In 2020, the Australian government upset its largest trading partner by demanding an investigation into COVID-19 origin. In response, Beijing slammed sanctions on commodities from coal to barley, lobsters, and wine.

Australia’s trade balance for 2021 was $67.07 billion, a 28.58% rise from 2020. According to the Financial Times, its trade surplus in the second quarter totaled $28 billion. 

Michael Wesley, deputy vice-chancellor international at the University of Melbourne, said China’s sanctions have failed to punish the Australian economy. The country remained robust, and that was also thanks to China.

Wesley says, “The Chinese economy cannot wean itself off iron ore. It is a bedevilling situation for them.”

According to the Maritime Executive, China is the largest world consumer of iron ore, buying one billion tonnes of the mineral annually for its steel industry. While Australia’s main export is iron ore, in 2021, 80% of its resources went to the Chinese market. China continues to be its top customer.

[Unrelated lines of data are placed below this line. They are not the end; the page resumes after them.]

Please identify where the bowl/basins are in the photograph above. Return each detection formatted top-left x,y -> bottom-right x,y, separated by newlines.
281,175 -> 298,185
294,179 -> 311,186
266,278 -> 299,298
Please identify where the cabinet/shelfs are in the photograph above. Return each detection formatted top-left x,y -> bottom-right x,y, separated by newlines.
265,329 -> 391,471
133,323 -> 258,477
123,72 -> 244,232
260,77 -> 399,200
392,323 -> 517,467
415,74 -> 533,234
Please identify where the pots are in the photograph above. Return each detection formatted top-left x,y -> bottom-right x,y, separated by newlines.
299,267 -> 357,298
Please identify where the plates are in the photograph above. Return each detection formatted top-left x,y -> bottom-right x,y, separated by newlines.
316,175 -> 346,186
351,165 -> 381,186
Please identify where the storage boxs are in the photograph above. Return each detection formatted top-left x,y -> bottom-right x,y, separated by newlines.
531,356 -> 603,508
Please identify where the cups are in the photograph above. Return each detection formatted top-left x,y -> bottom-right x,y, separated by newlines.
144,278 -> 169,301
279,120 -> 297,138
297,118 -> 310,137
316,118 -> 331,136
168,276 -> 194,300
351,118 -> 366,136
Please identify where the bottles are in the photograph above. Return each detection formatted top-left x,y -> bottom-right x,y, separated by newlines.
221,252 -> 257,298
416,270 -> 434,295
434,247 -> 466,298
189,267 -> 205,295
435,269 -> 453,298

By this time, the sanctions appeared to have only given Australia a push to lessen its China dependence.

China’s share of Australia’s export, as per the Australian Bureau of Statistics, has shrunk by 29.5% in the 12 months to this August. This was the first time it had fallen below 30% since October 2015. Likewise, more than a third of Australia’s exports are now going to South Korea, India, and ASEAN countries.

China’s hefty 175.6% tariff had battled South Australian wine producer Treasury Wine Estates in the mainland. However, the Financial Times noted that its Penfolds sales have prospered in Singapore, Hong Kong, and Taiwan over the past two years. The Financial Review says sales to Malaysia climbed by 55% to $59 million, while sales to Thailand increased by 95% to $53 million.

Infant formula producer Bubs, another Australia-based firm, has also enjoyed strong sales. Chair Dennis Lin believed their products were a staple in China, so that any penalty would harm the country more.

He said, “They might ban lobster, but you can’t ban infant formula.”
The Lowy Institute warned that Australia might still be vulnerable if China launches new measures. The Sydney-based think tank reminded that Chinese banks are still the primary source of financing for the nation’s coal industry.